# taz.de -- Proteste in Serbien gegen Lithium-Abbau: „Hier werdet ihr nicht graben“
       
       > Zehntausende demonstrieren in Belgrad gegen den Lithiumabbau im Westen
       > ihres Landes. Präsident Vučić hat das Bergwerk zur Chefsache erklärt.
       
 (IMG) Bild: Belgrad, 10. August: Tausende protestieren gegen Lithium-Abbau in Serbien
       
       BELGRAD taz | Nichts macht die Bürger Serbiens derzeit so wütend wie
       [1][der geplante Lithiumabbau]. Mehr als 40.000 Menschen protestierten an
       diesem Samstag im Zentrum Belgrads. Mit dem Slogan „Hier wirst du nicht
       graben!“ zeigten sie ihren Unmut über den geplanten Abbau von Lithium im
       Jadar-Tal in Westserbien.
       
       Bürger trugen Transparente, auf denen „Erde, Luft, Wasser – Freiheit“ stand
       und „Es wird hier kein Bergwerk geben“. Mit „Rio Tinto raus aus Serbien“,
       richtete sich der Protest auch gegen den britisch-australischen
       Bergbaukonzern, der bei Umweltschützern weltweit einen schlechten Ruf hat.
       Junge und ältere Menschen, Studenten, Beamte, Bauern – sie alle eint die
       Sorge, dass der Lithium-Abbau zu einer Umweltkatastrophe führen wird.
       
       „Ich bin hier wegen meinen Kindern und Enkelkindern.
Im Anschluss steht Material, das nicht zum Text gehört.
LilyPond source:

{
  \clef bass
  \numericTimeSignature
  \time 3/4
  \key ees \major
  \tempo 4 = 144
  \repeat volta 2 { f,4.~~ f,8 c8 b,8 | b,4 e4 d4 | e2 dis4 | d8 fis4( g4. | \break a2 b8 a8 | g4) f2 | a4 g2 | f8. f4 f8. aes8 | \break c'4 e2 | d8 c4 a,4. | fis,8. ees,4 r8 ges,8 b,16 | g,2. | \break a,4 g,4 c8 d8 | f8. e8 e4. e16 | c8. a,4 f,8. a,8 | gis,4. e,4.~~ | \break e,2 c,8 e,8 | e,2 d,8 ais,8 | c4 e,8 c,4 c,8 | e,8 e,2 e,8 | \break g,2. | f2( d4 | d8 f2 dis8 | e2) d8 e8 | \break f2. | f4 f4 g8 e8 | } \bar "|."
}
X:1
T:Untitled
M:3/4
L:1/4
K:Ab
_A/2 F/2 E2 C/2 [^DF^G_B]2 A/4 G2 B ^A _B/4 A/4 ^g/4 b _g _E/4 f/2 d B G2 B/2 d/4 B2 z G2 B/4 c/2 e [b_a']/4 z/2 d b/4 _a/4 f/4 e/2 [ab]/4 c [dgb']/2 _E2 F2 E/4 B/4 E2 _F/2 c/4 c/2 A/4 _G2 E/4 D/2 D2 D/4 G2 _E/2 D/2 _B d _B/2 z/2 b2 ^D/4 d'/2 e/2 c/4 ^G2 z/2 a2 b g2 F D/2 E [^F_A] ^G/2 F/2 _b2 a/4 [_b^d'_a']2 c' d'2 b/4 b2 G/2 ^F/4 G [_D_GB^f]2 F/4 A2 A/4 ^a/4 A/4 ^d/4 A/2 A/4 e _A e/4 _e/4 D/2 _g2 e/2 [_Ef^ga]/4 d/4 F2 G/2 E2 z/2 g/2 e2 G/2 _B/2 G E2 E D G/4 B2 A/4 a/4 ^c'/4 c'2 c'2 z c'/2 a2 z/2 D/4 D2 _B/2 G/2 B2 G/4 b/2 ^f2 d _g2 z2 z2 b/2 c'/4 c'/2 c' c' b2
Wir dürfen es nicht
       zulassen, dass wir unseren Nachfahren ein vergiftetes Land hinterlassen“,
       sagte ein älterer Belgrader bei der Protestveranstaltung. Ähnliches hörte
       man auch von anderen Demonstranten. Die Angst ist ehrlich – und sie ist
       größer als die Ehrfurcht vor dem mächtigen Präsidenten Aleksandar Vučić und
       seinem Staatsapparat.
       
       „Sie wollen aus Serbien eine schmutzige Bergbaukolonie machen“, rief die
       bekannte Schauspielerin und Umweltaktivistin Svetlana Bojković entrüstet.
       Die Proteste halten seit Wochen an und finden in Dutzenden Städten überall
       im Land statt. Die Anzahl und die Entschlossenheit der sonst eher
       zurückhaltenden Bürger in der Provinz, dürfte den serbischen Autokraten
       Vučić überrascht haben.
       
       ## Projekt Jadar ist Chefsache
       
       Die Proteste laufen parteiübergreifend. Vučić' eigene Wählerschaft folgte
       zum Teil dem Aufruf des Bundes ökologischer Organisationen Serbiens.
       Allerdings bestand die Organisation darauf, dass die Demos sich nicht gegen
       das Regime richten, sondern gegen das Vorhaben Serbien zu „vergiften“.
       
       Doch aus der Sicht von Vučić gibt es dabei keine Trennlinie. Er hat das
       „Projekt Jadar“ zur Chefsache gemacht und sein ganzes politisches Kapital
       auf diese Karte gesetzt. Er verspricht den Serben ein Lithium bedingtes
       Wirtschaftswunder, Batterie- und Elektroautofabriken, einen deutschen
       Lebensstandard – wenn das Lithiumbergwerk 2027 mit der Arbeit beginnen
       kann.
       
       Der Besuch von [2][Bundeskanzler Olaf Scholz] in Belgrad [3][unterstützte
       den Kurs Vučić.] Hilfe kam auch vom Vizepräsidenten der EU-Kommission,
       Maroš Šefčovič, der ebenfalls in die serbische Hauptstadt reiste. Er
       unterzeichnete mit Vertretern Serbiens ein Abkommen, das eine
       umweltverträgliche Förderung des Leichtmetalls im Jadar-Tal garantieren
       soll. Das ganze entspricht einer Art EU-Partnerschaft mit Serbien zum Abbau
       des für Elektroautos so wichtigen Leichtmetalls. Mercedes und andere
       Autohersteller zeigen bereits großes Interesse für serbisches Lithium.
       
       Die Polizei stellte sich am Samstag den Demonstranten zunächst nicht in den
       Weg. Bis in die frühen Morgenstunden blockierten die Menschen die Autobahn
       und zwei Eisenbahnstationen. Erst als es deutlich weniger wurden, verjagten
       Sondereinheiten die Protestierenden von den Schienen. Einige wurden
       verhaftet. Ihnen könnte gar eine Klage wegen „versuchtem Staatsstreich“
       drohen und damit jahrelange Haftstrafen.